Custas na proporção do decaimento.
*
*
Guimarães, 11.01.2024
(Acórdão assinado digitalmente)

Joaquim Boavida
Alcides Rodrigues
Carla Maria da Silva Sousa Oliveira



[1] Abrantes Geraldes, Recursos no Novo Código de Processo Civil, 5ª edição, Almedina, 2018, págs. 168 e 169.
[2] Segundos os acórdãos do STJ de 19.02.2015, proferido no processo 299/05.6TBMGD.P2.S1 (Tomé Gomes), de 01.10.2015, proc. 824/11.3TTLRS.L1.S1 (Ana Luísa Geraldes), e de 11.02.2016, proc. 157/12-8TVGMR.G1.S1 (Mário Belo Morgado), nas conclusões do recurso devem ser identificados com precisão os pontos de facto que são objeto de impugnação, bastando que os demais requisitos constem de forma explícita da motivação. Todos os citados acórdãos estão disponíveis em www.dgsi.pt, tal como todos os que se indicarem no texto sem menção do respetivo suporte.
[3] Os fundamentos ou requisitos da impugnação relativa à matéria de facto que se mostram enunciados no artigo 640º, nº 1, alíneas b) e c), e nº 2, do CPC.
[4] Abrantes Geraldes, Recursos no Novo Código de Processo Civil, 5ª edição, Almedina, 2018, pág. 115.
[5] Com a especificação das questões que se colocam ao tribunal ad quem para resolução, o recorrido fica a saber exatamente o que se discute no recurso e, por isso, está em condições de responder à alegação do recorrente – art. 638º, nº 5, do CPC.
[6] Jorge Morais de Carvalho, Manual de Direito do Consumo, 5ª edição, Almedina, pág. 310.
[7] A autonomização do dano não tem aqui o sentido de criação de um tertium genus, relativamente aos danos emergentes e aos lucros cessantes, que têm expressão legal no artigo 564º, nº 1, do Código Civil. Face ao nosso direito positivo tal tertium genus não existe. Um dano patrimonial só é suscetível de ser enquadrado nos danos emergentes ou nos lucros cessantes. A autonomização da questão do dano de privação do uso emerge fundamentalmente da dificuldade de avaliação de tal dano patrimonial, para a qual o sistema jurídico contém solução. É um problema conceptual que conduz à criação de teorias e correntes artificiais.
[8] Acórdão do Supremo Tribunal de Justiça de 05.07.2018 (Abrantes Geraldes), no processo 176/13.7T2AVR.P1.S1, disponível em www.dgsi.pt, tal como todos os outros citados, sem indicação da fonte, no presente acórdão. No mesmo sentido, os acórdãos do STJ de 07.02.2008 (Sousa Leite), na revista 4505/07 da 6ª Secção (que pode também ser consultado na Colectânea de Jurisprudência do Supremo, Tomo I, pág. 90), e de 08.05.2013 (Maria dos Prazeres Beleza), no processo 3036/04.9TBVLG.P1.S1.

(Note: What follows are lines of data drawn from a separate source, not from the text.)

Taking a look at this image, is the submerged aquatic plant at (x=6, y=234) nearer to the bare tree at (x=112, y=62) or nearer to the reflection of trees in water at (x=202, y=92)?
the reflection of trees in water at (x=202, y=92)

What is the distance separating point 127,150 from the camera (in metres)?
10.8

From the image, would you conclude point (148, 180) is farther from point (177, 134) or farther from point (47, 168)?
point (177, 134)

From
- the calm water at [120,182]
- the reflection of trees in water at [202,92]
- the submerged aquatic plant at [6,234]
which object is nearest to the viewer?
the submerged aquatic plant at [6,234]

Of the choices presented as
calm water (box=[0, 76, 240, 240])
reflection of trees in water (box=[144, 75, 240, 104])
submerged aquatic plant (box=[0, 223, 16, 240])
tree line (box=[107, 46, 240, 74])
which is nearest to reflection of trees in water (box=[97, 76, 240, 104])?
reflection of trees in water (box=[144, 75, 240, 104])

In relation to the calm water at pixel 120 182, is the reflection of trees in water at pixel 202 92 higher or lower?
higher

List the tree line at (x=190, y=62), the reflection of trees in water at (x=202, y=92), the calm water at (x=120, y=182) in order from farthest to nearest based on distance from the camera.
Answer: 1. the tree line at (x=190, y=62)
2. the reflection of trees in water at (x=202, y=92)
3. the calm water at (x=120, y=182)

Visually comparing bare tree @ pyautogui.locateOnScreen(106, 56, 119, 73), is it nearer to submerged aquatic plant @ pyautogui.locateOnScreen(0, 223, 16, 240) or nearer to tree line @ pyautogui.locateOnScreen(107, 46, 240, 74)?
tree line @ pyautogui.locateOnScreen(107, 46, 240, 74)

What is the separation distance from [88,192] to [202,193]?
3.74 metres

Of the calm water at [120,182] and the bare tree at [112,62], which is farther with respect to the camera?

[9] Acórdão do de 03.05.2011 (Nuno Cameira), no processo 2618/08.06TBOVR.P1. V. ainda os acórdãos do STJ de 09.12.2008 (Moreira Alves) e de 09.07.2015 (Fernanda Isabel Pereira).
[10] Esta era a posição considerada tradicional, mas que agora está em franco declínio.
[11]  Proferido no processo nº 2618/08.06TBOVR.P1 – relator Nuno Cameira, já atrás citado.